Dataset entries:
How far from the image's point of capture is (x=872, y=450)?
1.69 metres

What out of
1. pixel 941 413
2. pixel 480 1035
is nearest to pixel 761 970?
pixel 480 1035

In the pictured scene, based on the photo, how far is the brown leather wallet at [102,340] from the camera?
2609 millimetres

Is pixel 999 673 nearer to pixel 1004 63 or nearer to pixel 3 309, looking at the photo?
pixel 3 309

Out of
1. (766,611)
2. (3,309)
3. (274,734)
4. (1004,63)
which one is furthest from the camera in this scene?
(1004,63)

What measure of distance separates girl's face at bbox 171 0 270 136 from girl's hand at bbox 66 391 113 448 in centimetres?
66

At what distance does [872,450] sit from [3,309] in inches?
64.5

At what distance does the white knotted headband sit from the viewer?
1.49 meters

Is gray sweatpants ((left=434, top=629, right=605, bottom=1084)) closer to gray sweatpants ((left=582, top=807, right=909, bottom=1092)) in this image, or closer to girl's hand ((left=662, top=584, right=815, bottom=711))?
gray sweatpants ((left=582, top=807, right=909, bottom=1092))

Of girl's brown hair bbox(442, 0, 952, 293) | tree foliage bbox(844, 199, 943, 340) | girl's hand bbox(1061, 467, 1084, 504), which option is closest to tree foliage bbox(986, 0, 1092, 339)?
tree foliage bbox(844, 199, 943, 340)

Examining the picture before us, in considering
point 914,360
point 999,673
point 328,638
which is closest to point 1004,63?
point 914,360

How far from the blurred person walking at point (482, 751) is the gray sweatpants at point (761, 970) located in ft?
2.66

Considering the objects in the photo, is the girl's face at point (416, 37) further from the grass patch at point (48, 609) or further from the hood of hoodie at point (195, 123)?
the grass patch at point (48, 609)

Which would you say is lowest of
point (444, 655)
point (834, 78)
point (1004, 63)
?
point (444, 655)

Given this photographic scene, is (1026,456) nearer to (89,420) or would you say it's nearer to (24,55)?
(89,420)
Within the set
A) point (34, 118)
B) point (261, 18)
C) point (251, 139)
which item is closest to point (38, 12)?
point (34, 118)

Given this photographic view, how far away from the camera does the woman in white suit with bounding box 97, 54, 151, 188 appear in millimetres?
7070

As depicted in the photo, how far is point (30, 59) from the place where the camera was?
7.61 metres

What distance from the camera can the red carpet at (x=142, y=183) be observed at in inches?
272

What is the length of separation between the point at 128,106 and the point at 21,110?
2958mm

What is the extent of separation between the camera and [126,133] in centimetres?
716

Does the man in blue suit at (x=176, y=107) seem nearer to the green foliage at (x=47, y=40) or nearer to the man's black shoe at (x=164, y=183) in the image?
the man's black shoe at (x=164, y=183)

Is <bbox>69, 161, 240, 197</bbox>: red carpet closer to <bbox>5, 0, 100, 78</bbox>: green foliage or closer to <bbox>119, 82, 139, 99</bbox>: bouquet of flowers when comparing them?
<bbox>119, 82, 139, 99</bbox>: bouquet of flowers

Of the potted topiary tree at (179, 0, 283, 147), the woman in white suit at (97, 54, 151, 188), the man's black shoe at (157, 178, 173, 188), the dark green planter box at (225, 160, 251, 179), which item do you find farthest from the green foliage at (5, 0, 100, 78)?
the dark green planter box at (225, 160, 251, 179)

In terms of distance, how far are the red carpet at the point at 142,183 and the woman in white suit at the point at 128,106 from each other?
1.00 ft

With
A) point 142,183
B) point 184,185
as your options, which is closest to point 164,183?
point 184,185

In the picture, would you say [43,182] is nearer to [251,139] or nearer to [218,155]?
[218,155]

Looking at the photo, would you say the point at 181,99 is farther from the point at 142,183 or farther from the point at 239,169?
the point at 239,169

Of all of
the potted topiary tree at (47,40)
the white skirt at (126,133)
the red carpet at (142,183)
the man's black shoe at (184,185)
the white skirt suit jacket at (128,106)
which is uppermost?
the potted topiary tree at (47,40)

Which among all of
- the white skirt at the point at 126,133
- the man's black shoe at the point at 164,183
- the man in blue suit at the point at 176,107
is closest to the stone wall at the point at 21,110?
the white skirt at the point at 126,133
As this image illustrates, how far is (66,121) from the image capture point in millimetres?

Exercise task: Return all of the data word for word.

Output of the exercise:
How far from the image's point of capture is (x=872, y=450)?
1.69 metres

What out of
1. pixel 941 413
2. pixel 480 1035
is nearest to pixel 761 970?
pixel 480 1035

In the pictured scene, based on the photo, how far is the brown leather wallet at [102,340] from the camera?
2609 millimetres

Is pixel 999 673 nearer to pixel 1004 63 or nearer to pixel 3 309, looking at the photo?
pixel 3 309

Out of
1. (766,611)
2. (3,309)
3. (274,734)
4. (1004,63)
which one is furthest from the camera in this scene?
(1004,63)

What measure of distance separates girl's face at bbox 171 0 270 136 from girl's hand at bbox 66 391 113 448 in centimetres?
66

At what distance does [872,450] sit from [3,309] in inches?
64.5

At what distance does the white knotted headband sit from the viewer?
1.49 meters

Is gray sweatpants ((left=434, top=629, right=605, bottom=1084)) closer to gray sweatpants ((left=582, top=807, right=909, bottom=1092)) in this image, or closer to girl's hand ((left=662, top=584, right=815, bottom=711))?
gray sweatpants ((left=582, top=807, right=909, bottom=1092))

Of girl's brown hair bbox(442, 0, 952, 293) | tree foliage bbox(844, 199, 943, 340) | girl's hand bbox(1061, 467, 1084, 504), which option is closest to tree foliage bbox(986, 0, 1092, 339)?
tree foliage bbox(844, 199, 943, 340)

Examining the picture before us, in considering
point 914,360
point 999,673
point 328,638
which is closest to point 1004,63?
point 914,360

How far from the blurred person walking at point (482, 751) is the gray sweatpants at point (761, 970) located in ft?
2.66

Considering the objects in the photo, is the girl's face at point (416, 37) further from the grass patch at point (48, 609) or further from the hood of hoodie at point (195, 123)?
the grass patch at point (48, 609)

Which would you say is lowest of
point (444, 655)
point (834, 78)
point (1004, 63)
?
point (444, 655)

Given this photographic scene, is (1026,456) nearer to (89,420) or would you say it's nearer to (24,55)?
(89,420)
Within the set
A) point (34, 118)
B) point (261, 18)
C) point (251, 139)
which item is closest to point (38, 12)?
point (34, 118)

Given this photographic view, how far away from the camera does the woman in white suit with bounding box 97, 54, 151, 188 appear in millimetres?
7070

As depicted in the photo, how far is point (30, 59) from the place where the camera was?
7.61 metres

What distance from the camera can the red carpet at (x=142, y=183) be observed at in inches?
272

What is the length of separation between the point at 128,106 and the point at 21,110?
2958mm

What is the extent of separation between the camera and [126,133] in centimetres?
716

Does the man in blue suit at (x=176, y=107) seem nearer to the green foliage at (x=47, y=40) or nearer to the man's black shoe at (x=164, y=183) in the image?
the man's black shoe at (x=164, y=183)

Is <bbox>69, 161, 240, 197</bbox>: red carpet closer to <bbox>5, 0, 100, 78</bbox>: green foliage or closer to <bbox>119, 82, 139, 99</bbox>: bouquet of flowers when comparing them?
<bbox>119, 82, 139, 99</bbox>: bouquet of flowers

Of the potted topiary tree at (179, 0, 283, 147), the woman in white suit at (97, 54, 151, 188), the man's black shoe at (157, 178, 173, 188), the dark green planter box at (225, 160, 251, 179), which item do you find farthest from the green foliage at (5, 0, 100, 78)?
the dark green planter box at (225, 160, 251, 179)

In terms of distance, how far are the red carpet at the point at 142,183 and the woman in white suit at the point at 128,106 from each other?
1.00 ft

With
A) point 142,183
B) point 184,185
as your options, which is closest to point 164,183?
point 184,185

In the picture, would you say [43,182] is nearer to [251,139] or nearer to [218,155]?
[218,155]

Looking at the photo, would you say the point at 181,99 is farther from the point at 142,183 or farther from the point at 239,169?
the point at 239,169

Of all of
the potted topiary tree at (47,40)
the white skirt at (126,133)
the red carpet at (142,183)
the man's black shoe at (184,185)
the white skirt suit jacket at (128,106)
which is uppermost?
the potted topiary tree at (47,40)

Which among all of
- the white skirt at the point at 126,133
- the man's black shoe at the point at 164,183
- the man in blue suit at the point at 176,107
is closest to the stone wall at the point at 21,110?
the white skirt at the point at 126,133
As this image illustrates, how far is (66,121) from the image capture point in millimetres?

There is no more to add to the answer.